Wieviel Stimmung man hingegen mit einer zurückhaltend geführten Solostimme im sensiblen Zusammenspiel mit sechs Streichern, Drums, Bass und Piano kreieren kann, zeigen Sophia Obst and Friends mit dem Slow Swing „Have yourself a merry little Christmas“. Und freundliche Zurückhaltung und Bescheidenheit scheint auch das Duett von Damian Mscisz am Horn und Martina Baumann am Klavier mit „And he shall feed his flock“ zu bestimmen. Obwohl beide mit großer Virtuosität ihr Instrument beherrschen, intonieren beide sehr kontrolliert und sensibel auf das Spiel des anderen eingehend.

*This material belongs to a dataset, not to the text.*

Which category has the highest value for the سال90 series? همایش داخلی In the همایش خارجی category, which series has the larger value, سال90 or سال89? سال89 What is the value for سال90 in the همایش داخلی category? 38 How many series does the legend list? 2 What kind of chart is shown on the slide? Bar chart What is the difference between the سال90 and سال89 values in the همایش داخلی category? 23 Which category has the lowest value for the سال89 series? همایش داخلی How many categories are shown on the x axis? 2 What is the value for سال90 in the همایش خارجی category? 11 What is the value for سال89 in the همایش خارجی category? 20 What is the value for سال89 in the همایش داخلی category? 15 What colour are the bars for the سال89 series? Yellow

Nach dem großen Umbau durch die engagierten und hervorragend eingespielten Teams von Bühnendienst und Technik wechselt Martina Baumann wieder ans Dirigentinnenpult und führt das große Orchester mit „Salsa Bells“ zu einer ganz neuen, überraschenden und frischen Variante der altgewohnten „Jingle Bells“. Das hochmotivierte Orchester folgt ihr durch wilde Rhythmuswechsel, die Streicher bleiben auch im Pizzicato sehr genau und sogar die charakteristischen Triller der Flöten sitzen perfekt.  Da singt jeder in Gedanken mit. Und das gilt auch für den bekannten Marsch aus „Der Nussknacker“, der wie ein Dialog von Streichern und Bläsern daherkommt. Und dann wird es voll auf der Bühne. Denn alle Chöre singen nun gemeinsam mit Orchester und Bigband das große „Tochter Zion“.  Wen das noch nicht anrührt, der bekommt spätestens bei „Macht hoch die Tür“ eine Gänsehaut, wenn das Publikum zusammen mit allen Musikerinnen und Musikern vom Kommen des Heilands singt. Und da wird einem dann doch irgendwie ganz weihnachtlich zumute.